__Rows__:

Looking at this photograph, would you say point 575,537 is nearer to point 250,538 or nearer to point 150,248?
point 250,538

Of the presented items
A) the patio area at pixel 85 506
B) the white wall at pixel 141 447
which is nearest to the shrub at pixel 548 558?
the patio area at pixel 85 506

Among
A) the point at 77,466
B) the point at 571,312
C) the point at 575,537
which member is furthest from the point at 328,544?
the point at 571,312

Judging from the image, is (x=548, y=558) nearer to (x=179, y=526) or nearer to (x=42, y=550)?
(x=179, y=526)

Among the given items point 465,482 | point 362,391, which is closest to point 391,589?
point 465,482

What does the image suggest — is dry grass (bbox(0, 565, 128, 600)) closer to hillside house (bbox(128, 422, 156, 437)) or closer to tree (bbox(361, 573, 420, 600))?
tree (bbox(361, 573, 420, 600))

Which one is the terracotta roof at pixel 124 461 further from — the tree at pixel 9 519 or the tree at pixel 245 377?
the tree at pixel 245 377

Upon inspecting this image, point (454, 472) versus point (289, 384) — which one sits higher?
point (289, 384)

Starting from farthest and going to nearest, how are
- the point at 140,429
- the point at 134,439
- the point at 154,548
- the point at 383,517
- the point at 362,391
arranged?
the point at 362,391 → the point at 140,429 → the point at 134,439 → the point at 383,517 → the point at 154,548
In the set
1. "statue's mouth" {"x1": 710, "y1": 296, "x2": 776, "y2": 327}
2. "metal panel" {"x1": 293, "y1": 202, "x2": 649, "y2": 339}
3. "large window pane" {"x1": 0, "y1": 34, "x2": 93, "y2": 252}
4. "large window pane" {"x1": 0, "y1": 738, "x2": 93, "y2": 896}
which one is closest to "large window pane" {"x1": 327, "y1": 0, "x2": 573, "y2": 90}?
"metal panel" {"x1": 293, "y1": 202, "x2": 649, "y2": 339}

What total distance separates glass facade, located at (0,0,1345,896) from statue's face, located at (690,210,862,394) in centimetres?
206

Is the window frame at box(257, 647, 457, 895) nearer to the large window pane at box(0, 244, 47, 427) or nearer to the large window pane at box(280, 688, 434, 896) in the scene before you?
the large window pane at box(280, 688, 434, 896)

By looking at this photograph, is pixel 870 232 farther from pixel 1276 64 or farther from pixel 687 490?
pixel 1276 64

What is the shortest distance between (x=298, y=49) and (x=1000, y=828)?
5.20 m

__Exercise details__: Copy out the listing, starting at the line that contains "What does the" and ending at the final line of the listing, with both of those lines included.

__Correct output__:
What does the image suggest — is dry grass (bbox(0, 565, 128, 600)) closer to hillside house (bbox(128, 422, 156, 437)) or closer to tree (bbox(361, 573, 420, 600))?
tree (bbox(361, 573, 420, 600))

Which one is the terracotta roof at pixel 124 461 further from — the tree at pixel 9 519 or the tree at pixel 245 377?
the tree at pixel 245 377

Upon inspecting this image, point (454, 472) versus point (289, 384) — which one sits higher?
point (289, 384)

Starting from farthest and going to nearest, how are
- the point at 140,429
- the point at 134,439
- the point at 154,548
- the point at 383,517
- the point at 362,391
arranged?
the point at 362,391 → the point at 140,429 → the point at 134,439 → the point at 383,517 → the point at 154,548
In the set
1. "statue's mouth" {"x1": 710, "y1": 296, "x2": 776, "y2": 327}
2. "metal panel" {"x1": 293, "y1": 202, "x2": 649, "y2": 339}
3. "large window pane" {"x1": 0, "y1": 34, "x2": 93, "y2": 252}
4. "large window pane" {"x1": 0, "y1": 738, "x2": 93, "y2": 896}
which one is closest to "large window pane" {"x1": 327, "y1": 0, "x2": 573, "y2": 90}?
"metal panel" {"x1": 293, "y1": 202, "x2": 649, "y2": 339}

What total distance separates glass facade, located at (0,0,1345,896) from statue's face, located at (690,210,862,394) in centimetres?
206

Is the window frame at box(257, 647, 457, 895) nearer to the large window pane at box(0, 244, 47, 427) or nearer to the large window pane at box(280, 688, 434, 896) in the scene before you?
the large window pane at box(280, 688, 434, 896)

By looking at this photograph, is pixel 870 232 farther from pixel 1276 64 or farther from pixel 687 490?
pixel 1276 64

What is the shortest distance between (x=298, y=49) and (x=1000, y=828)?
5.20 m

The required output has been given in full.